Extract each line from the entries below that contains the string "green", and reproduce those lines verbatim.

# Start of Records for the task

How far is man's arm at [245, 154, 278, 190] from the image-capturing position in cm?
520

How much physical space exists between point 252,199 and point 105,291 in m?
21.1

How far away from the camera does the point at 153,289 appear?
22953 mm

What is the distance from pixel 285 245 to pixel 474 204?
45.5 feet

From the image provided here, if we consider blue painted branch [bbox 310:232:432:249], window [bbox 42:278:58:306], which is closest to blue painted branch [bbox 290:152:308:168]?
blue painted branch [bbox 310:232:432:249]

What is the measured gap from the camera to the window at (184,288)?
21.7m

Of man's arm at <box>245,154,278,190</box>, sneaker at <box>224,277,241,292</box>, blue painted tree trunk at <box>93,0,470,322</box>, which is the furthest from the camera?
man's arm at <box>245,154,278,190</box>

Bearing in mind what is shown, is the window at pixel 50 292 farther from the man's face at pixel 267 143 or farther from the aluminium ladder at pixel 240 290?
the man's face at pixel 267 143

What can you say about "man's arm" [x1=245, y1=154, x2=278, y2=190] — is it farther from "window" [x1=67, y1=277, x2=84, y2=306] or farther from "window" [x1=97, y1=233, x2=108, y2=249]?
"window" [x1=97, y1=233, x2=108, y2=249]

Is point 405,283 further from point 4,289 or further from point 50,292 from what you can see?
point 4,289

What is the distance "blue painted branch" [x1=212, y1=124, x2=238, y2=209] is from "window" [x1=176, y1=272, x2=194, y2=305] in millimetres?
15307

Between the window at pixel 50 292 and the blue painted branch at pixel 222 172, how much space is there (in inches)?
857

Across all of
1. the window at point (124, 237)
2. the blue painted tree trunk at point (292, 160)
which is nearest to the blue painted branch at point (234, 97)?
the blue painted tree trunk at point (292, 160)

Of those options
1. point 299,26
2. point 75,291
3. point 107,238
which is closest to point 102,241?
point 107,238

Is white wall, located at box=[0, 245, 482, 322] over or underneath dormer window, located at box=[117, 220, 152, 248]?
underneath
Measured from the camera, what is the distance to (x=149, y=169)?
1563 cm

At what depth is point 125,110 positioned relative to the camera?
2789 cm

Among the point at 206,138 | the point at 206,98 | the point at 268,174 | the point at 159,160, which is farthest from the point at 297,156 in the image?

# End of Records for the task
# Start of Records for the task

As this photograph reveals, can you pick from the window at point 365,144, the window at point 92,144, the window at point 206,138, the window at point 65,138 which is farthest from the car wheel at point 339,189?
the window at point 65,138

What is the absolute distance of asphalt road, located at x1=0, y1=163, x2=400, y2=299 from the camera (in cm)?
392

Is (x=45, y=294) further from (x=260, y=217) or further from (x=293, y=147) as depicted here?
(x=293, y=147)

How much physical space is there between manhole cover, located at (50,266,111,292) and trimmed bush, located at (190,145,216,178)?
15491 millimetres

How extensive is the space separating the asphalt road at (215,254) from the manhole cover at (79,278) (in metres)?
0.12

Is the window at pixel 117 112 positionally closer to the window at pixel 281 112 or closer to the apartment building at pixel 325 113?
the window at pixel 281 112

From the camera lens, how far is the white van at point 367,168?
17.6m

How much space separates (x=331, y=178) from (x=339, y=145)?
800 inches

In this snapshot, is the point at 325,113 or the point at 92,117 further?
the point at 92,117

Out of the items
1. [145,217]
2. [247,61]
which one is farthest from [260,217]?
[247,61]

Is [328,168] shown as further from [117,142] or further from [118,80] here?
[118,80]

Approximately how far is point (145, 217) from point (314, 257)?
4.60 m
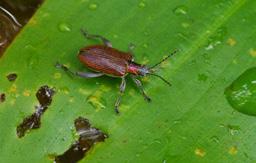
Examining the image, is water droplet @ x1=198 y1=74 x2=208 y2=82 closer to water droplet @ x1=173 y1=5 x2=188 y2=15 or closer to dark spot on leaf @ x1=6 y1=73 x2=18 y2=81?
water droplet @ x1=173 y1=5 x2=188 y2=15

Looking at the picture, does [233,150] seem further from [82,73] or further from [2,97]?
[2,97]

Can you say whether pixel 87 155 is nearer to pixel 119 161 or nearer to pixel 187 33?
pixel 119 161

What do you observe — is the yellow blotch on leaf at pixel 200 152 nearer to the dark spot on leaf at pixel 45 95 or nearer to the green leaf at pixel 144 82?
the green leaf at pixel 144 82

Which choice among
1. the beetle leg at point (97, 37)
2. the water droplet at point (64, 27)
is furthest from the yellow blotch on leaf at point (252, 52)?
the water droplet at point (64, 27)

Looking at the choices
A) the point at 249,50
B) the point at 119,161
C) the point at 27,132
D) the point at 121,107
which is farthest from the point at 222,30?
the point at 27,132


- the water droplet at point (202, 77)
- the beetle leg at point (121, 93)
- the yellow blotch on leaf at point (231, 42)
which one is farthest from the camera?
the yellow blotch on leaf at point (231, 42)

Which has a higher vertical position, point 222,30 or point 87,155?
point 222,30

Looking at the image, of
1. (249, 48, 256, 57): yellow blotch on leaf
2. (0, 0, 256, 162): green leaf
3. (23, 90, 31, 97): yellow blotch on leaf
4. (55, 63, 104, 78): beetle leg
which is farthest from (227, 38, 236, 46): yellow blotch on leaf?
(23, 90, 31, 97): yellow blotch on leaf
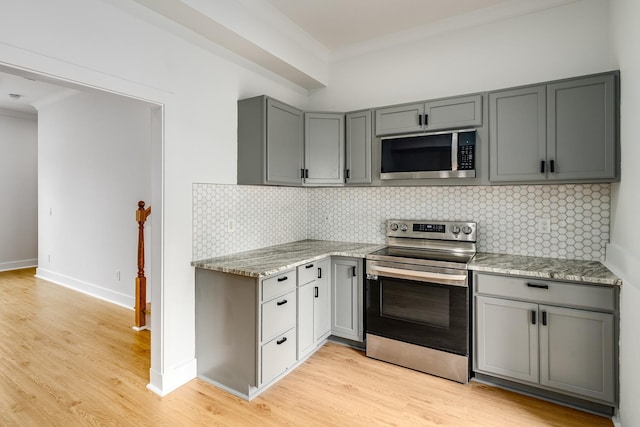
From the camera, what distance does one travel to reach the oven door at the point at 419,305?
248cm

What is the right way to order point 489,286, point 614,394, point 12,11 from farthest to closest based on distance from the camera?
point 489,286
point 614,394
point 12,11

# End of Records for the task
# Start of Records for the task

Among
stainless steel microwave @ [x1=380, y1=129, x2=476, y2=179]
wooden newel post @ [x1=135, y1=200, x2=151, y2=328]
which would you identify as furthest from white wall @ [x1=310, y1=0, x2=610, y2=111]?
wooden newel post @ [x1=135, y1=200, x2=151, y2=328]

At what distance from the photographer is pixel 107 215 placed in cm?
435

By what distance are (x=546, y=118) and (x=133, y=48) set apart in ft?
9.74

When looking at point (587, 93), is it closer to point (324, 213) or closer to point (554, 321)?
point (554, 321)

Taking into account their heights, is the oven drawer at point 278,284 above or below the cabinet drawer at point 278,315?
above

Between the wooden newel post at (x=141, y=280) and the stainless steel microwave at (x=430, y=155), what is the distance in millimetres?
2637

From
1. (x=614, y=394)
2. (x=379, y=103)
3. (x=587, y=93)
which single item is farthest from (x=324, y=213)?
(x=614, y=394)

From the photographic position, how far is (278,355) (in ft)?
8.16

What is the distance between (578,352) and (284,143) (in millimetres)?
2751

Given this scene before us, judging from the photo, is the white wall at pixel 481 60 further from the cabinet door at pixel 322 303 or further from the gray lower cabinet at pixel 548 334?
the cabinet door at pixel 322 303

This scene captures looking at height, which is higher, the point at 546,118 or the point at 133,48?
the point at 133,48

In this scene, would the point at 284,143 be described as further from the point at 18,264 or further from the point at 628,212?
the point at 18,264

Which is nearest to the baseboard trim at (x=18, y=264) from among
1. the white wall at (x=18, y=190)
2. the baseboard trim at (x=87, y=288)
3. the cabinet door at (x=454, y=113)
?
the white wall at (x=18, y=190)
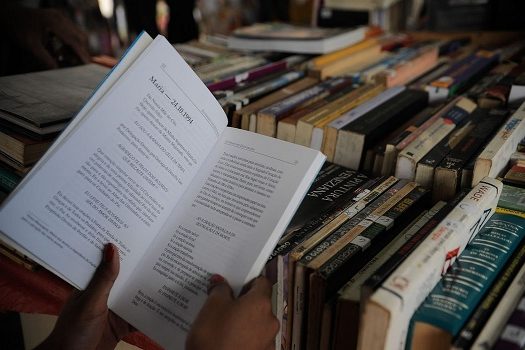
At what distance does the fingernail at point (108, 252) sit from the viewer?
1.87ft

# End of Records for the task

Solution below |
What do you observe — is the yellow blotch on leaf at pixel 200 152 nearer to the dark spot on leaf at pixel 45 95 or nearer to the green leaf at pixel 144 82?
the green leaf at pixel 144 82
2. (0, 0, 256, 162): green leaf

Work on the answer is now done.